Dave nodded. Then The Kid added a few terse directions:
"I'll show yo' the way and meet yo' on the hill. Be as quiet and
careful as an Indian, and take yo' time. If anything should happen to
me, strike fo' yo' place on the San Simon. The reason I'm goin' first
is so that yo' can escape in the excitement if they spot me. Heah's
luck! I'll turn my hoss loose now."
They shook hands. Then, like a lithe moving shadow, the Texan crept
out into the night.
Fire flames darted occasionally from the high tulles, licking the
darkness like the tongues of venomous serpents. Rifles cracked, and
bullets, fired at random, buzzed across the sand flats. Kid Wolf had
an uncomfortable few minutes ahead of him.
Whenever the moon peeped out of its flying blanket of cloud, he was
forced to lie flat and motionless on the ground. Lead often spattered
uncomfortably close, but foot by foot he made his way toward Boot Hill.
This rise in ground, he believed, would be free from his enemies.
After once reaching this, Dave Robbins and he would be on the road to
safety. Blizzard, well trained, would follow him if he managed to
elude the bullets of the Garvey gang.
The Texan was on Boot Hill now, and for the first time in many minutes,
he breathed freely. The firing behind had become faint, and it was
hardly likely that any watchers remained on the hill.
But Kid Wolf received a thrill of horror and surprise. The moon
drifted free of its cloud curtain for a moment. He was standing not a
dozen feet from the two freshly made graves. One, with Bill Robbins'
headboard over it, was covered with a mound of earth.
Standing near the other, with a cocked revolver in his hand, was the
half-breed, Charley Hood! His cruel lips were parted in a terrible
smile as he slowly raised the weapon to a level with his eyes!
While Kid Wolf had been creeping toward Boot Hill, Dave Robbins was in
the adobe hut, counting the dragging minutes. The suspense, now that
the time for action was at hand, was nerve-racking. Would the Texan
make it? Robbins strained his ears for the triumphant yells that would
announce The Kid's death or capture.
As the seconds grew to minutes, he began to breathe easier. When it
seemed to him that a half hour had passed, he prepared to follow. The
moon, however, was now too bright, and he had to wait fully a quarter
of an hour more before the light faded to shadow again. When the
moment arrived, he squirmed through the doorway and across the sands on
his hands and knees.
Dave Robbins was frontier bred, and although his progress was slower
than the Texan's had been, he crept along as silently as one of the
redskins themselves. Not a mesquite twig snapped under his body; not a
pebble rattled. It seemed to take him hours to reach the hill which
Kid Wolf had pointed out to him. As he did so, the moonlight again
became so bright that it made the landscape nearly as white as day.

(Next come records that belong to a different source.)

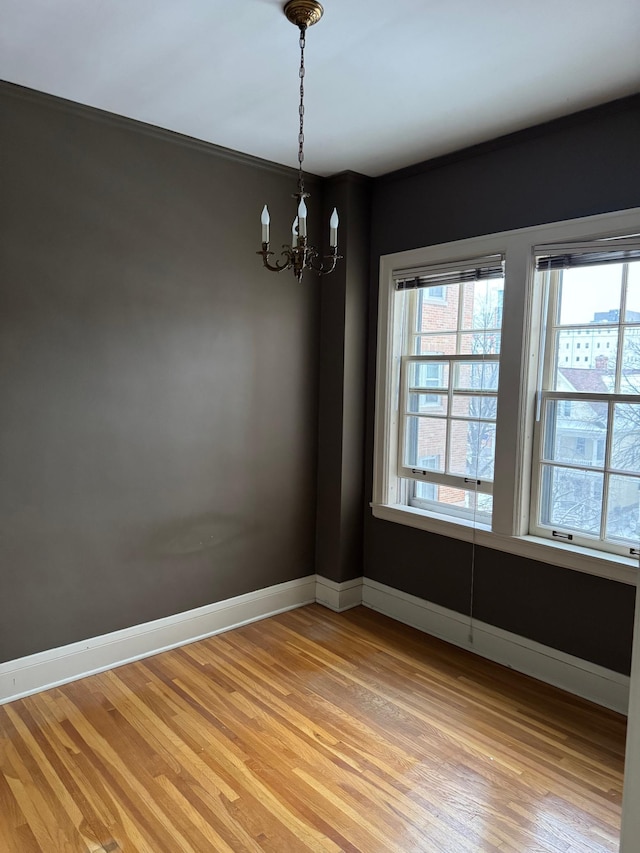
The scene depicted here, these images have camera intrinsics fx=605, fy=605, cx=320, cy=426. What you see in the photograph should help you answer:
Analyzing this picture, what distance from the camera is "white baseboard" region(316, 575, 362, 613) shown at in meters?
3.90

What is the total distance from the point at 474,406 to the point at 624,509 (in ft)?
3.09

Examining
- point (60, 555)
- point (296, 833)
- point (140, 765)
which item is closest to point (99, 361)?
point (60, 555)

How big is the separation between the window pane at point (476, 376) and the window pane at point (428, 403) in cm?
13

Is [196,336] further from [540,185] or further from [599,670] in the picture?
[599,670]

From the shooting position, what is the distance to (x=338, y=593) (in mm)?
3887

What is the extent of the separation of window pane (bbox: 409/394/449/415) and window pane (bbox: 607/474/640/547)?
1039 millimetres

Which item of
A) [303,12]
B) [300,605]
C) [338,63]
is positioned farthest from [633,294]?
[300,605]

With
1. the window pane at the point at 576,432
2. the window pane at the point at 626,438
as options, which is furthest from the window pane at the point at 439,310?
the window pane at the point at 626,438

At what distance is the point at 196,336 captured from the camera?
3.34 meters

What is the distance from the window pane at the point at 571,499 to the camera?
289 cm

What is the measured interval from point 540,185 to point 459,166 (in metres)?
0.54

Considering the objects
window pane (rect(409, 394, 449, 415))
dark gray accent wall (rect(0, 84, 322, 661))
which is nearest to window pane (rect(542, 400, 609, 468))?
window pane (rect(409, 394, 449, 415))

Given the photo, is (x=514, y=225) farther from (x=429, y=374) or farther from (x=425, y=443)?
(x=425, y=443)

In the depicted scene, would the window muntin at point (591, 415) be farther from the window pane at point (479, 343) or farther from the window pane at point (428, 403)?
the window pane at point (428, 403)
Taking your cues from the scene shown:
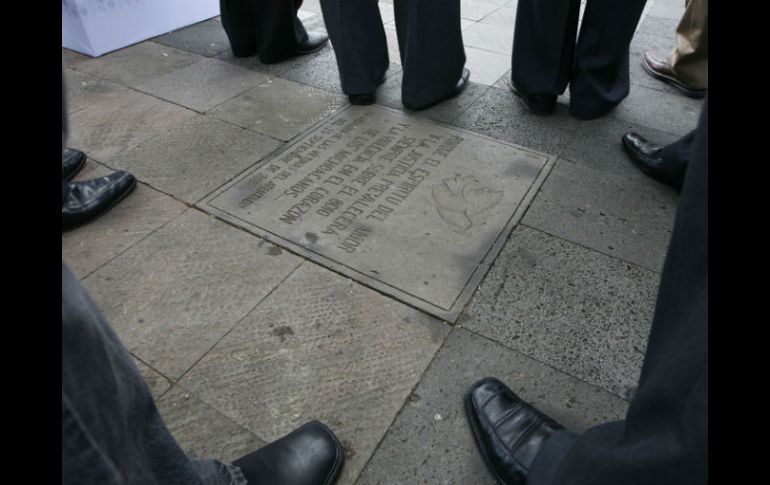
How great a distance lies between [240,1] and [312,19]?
1.19 m

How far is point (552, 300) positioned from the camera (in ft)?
6.34

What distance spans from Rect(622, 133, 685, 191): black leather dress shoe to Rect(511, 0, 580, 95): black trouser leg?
23.2 inches

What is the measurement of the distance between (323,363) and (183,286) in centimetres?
72

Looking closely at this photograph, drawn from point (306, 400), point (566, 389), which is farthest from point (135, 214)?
point (566, 389)

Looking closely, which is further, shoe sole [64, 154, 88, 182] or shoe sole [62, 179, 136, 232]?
shoe sole [64, 154, 88, 182]

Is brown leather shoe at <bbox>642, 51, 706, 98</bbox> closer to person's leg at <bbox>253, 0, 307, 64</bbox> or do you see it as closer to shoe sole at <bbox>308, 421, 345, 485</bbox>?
person's leg at <bbox>253, 0, 307, 64</bbox>

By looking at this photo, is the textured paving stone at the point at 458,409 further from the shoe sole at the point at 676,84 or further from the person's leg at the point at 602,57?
the shoe sole at the point at 676,84

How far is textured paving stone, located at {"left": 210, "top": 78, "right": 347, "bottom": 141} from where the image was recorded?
304 centimetres

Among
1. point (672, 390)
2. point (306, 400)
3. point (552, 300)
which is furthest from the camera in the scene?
point (552, 300)

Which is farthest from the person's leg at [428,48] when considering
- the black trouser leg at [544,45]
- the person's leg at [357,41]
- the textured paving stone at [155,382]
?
the textured paving stone at [155,382]

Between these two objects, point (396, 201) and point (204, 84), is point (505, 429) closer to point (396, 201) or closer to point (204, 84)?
point (396, 201)

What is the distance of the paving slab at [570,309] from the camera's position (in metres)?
1.72

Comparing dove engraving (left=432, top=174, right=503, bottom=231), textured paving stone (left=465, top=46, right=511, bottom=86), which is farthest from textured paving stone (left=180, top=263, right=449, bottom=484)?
textured paving stone (left=465, top=46, right=511, bottom=86)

For a time, he lay flat against the ground; then he wriggled on.
Where was he? Would he find his friend, the Texan? He waited a while,
and then whistled, soft and low. There was no answer. He looked
around him, trying to decide where he was and what to do. His eyes
fell upon the two recently dug graves. Headboards stood at each of
them. Both were covered. Near the mounds lay a spade. The earth
clinging to it was moist.
With his heart in his throat, Dave Robbins again looked at the grave
markers. One read: "Bill Robbins." It was the grave of his father!
The other mound was marked "Kid Wolf"!
For a few minutes, Dave Robbins stood numbed. Something terrible had
happened; just what, he did not know. It seemed the end. Could his
friend, the gallant Texan, have met death? It didn't seem possible,
and yet the evidence was before his eyes. Anger against Garvey and his
hired killers suddenly overcame him. A hot wave seemed to sweep over
him. He turned about and faced, not the distant San Simon, but in the
direction of his enemies.
"I'll get some of 'em before I go, Kid!" he cried.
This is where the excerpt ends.